▶ [THE PROBLEM] In how many lines of the records does the string "name" appear? State only the number.

::::

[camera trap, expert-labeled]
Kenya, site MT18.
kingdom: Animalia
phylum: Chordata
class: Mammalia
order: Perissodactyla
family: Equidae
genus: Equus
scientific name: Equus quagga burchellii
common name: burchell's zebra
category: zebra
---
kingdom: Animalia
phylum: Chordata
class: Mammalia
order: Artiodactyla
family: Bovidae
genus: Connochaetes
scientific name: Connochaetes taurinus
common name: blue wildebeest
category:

::::

▶ [ANSWER BELOW] 4